В одно мгновение все было готово, чтобы осуществить мысль Коппеноля. Горожане, студенты, клерки -- все принялись за работу. Гримасы решили делать в маленькой капелле, занимавшей конец зала, напротив мраморного помоста. В красивой розетке над входом выбили одно стекло, так что образовалось круглое отверстие, в которое конкуренты должны были просовывать голову. Для того чтобы добраться до него, стоило только вскарабкаться на две бочки, которые где-то добыли и взгромоздили одну на другую. Было условлено, чтобы каждый кандидат в папы, будь то мужчина или женщина (папа мог быть и женского пола), чтобы произвести свежее впечатление своей гримасой, ждал в капелле, закрыв лицо до тех пор, пока не наступит его очередь высунуться в отверстие. В одну минуту капелла наполнилась конкурентами, и дверь затворилась за ними.

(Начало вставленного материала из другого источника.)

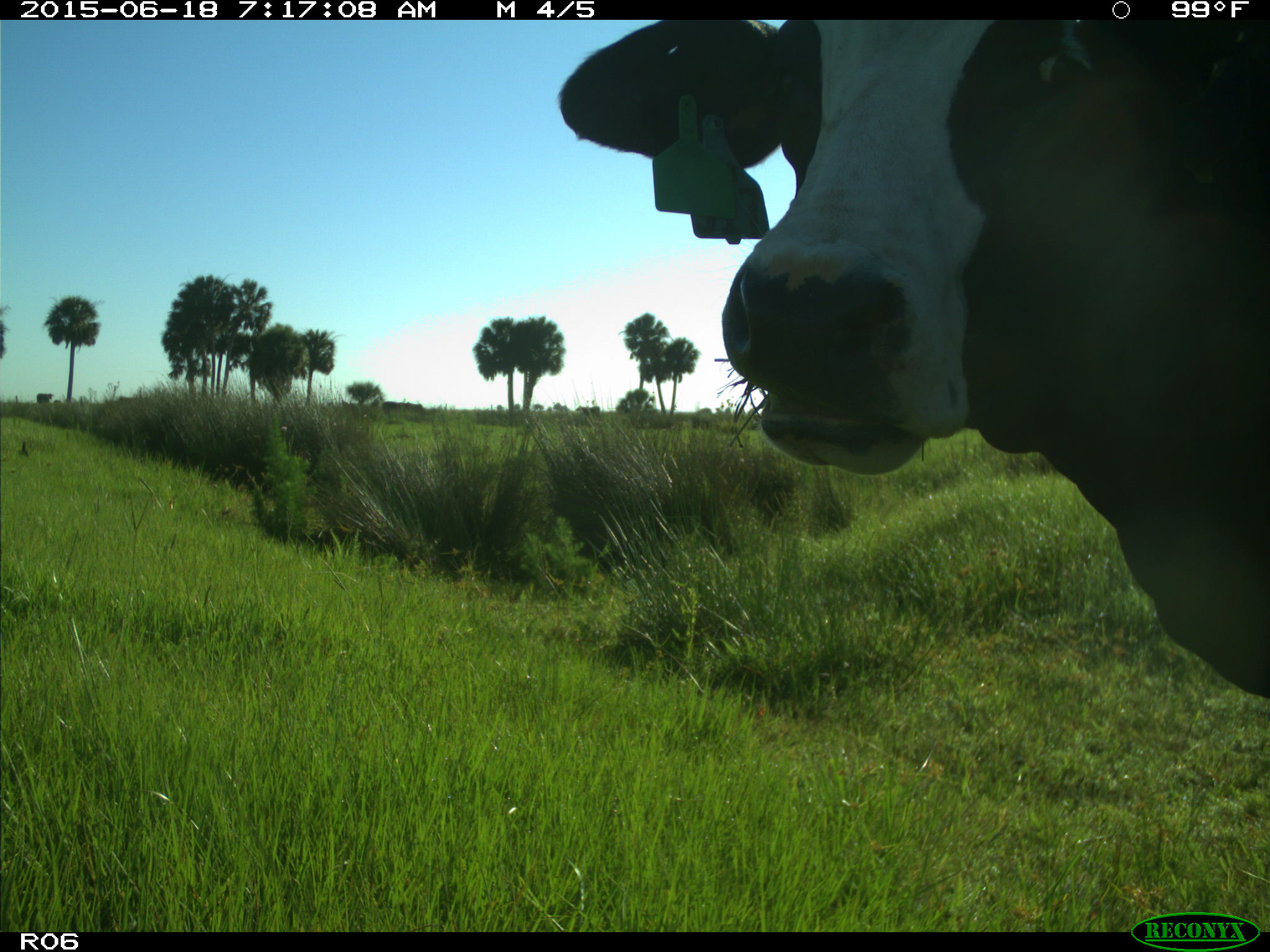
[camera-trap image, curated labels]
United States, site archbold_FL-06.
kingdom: Animalia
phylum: Chordata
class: Mammalia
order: Artiodactyla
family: Bovidae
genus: Bos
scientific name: Bos taurus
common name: domestic cow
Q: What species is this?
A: Bos taurus (domestic cow).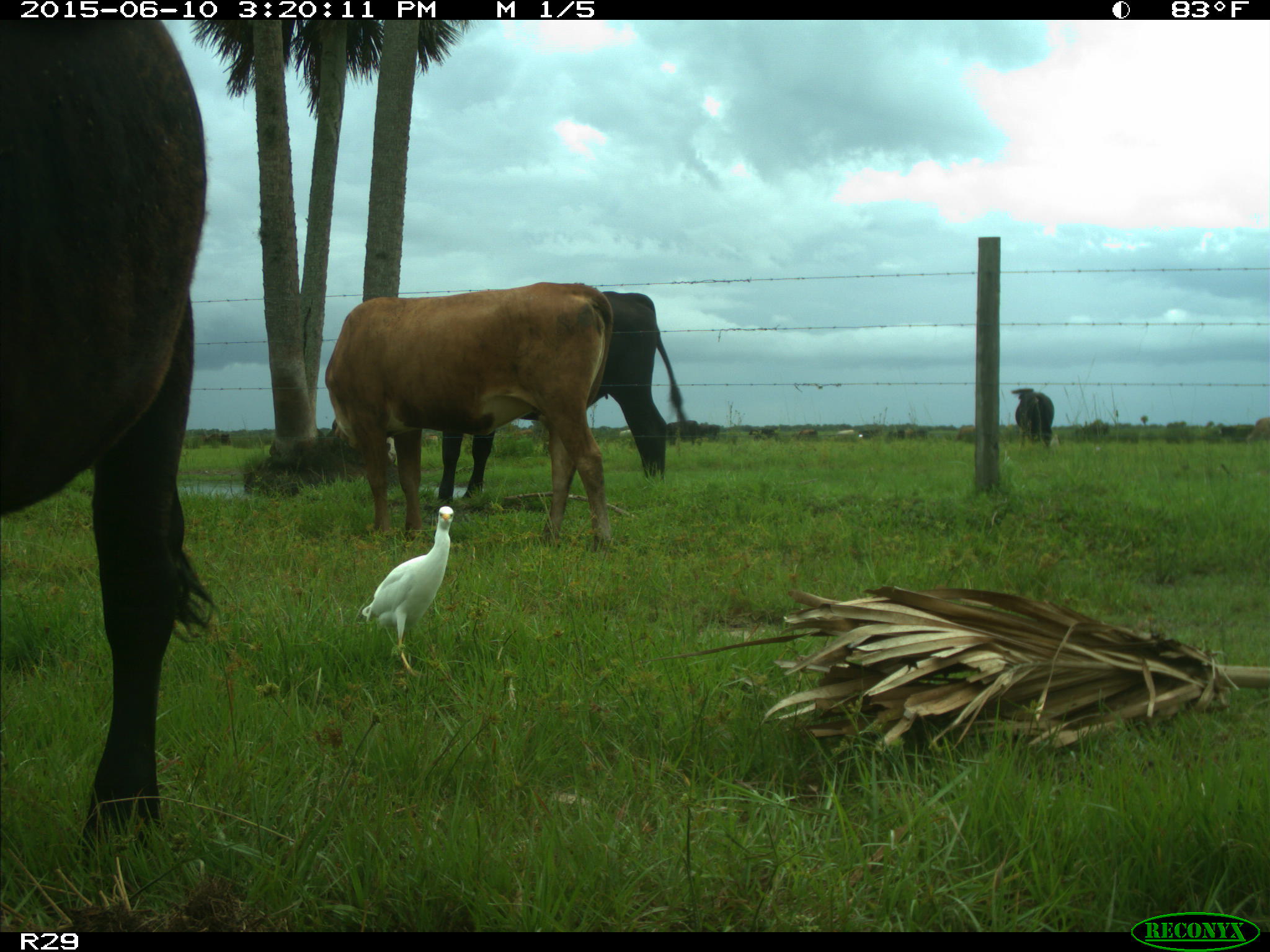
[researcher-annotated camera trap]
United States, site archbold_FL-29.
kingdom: Animalia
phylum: Chordata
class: Mammalia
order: Artiodactyla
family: Bovidae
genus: Bos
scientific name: Bos taurus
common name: domestic cow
Bos taurus (domestic cow).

Коппеноль со своего места отдавал приказания, распоряжался всем, устраивал все. В зале поднялись страшный шум и суета. Кардинал, возмущенный всем этим не меньше Гренгуара, сославшись на неотложные дела и вечернюю службу, поспешил уйти вместе со своей свитой. И вся эта толпа, которую так взволновало его прибытие, теперь даже не заметила его ухода. Один только Гильом Рим отметил бегство его преосвященства.

Внимание толпы обратилось в другую сторону; оно в этот день обращалось вокруг зала, как солнце вокруг земли. Сначала оно было устремлено на один конец зала, потом перешло на середину, а оттуда на другой конец. Мраморный помост и парчовая эстрада уже получили свое, -- наступила очередь капеллы Людовика XI. Теперь открывалось широкое поле для всяких безумств: в зале остались только фламандцы и сброд.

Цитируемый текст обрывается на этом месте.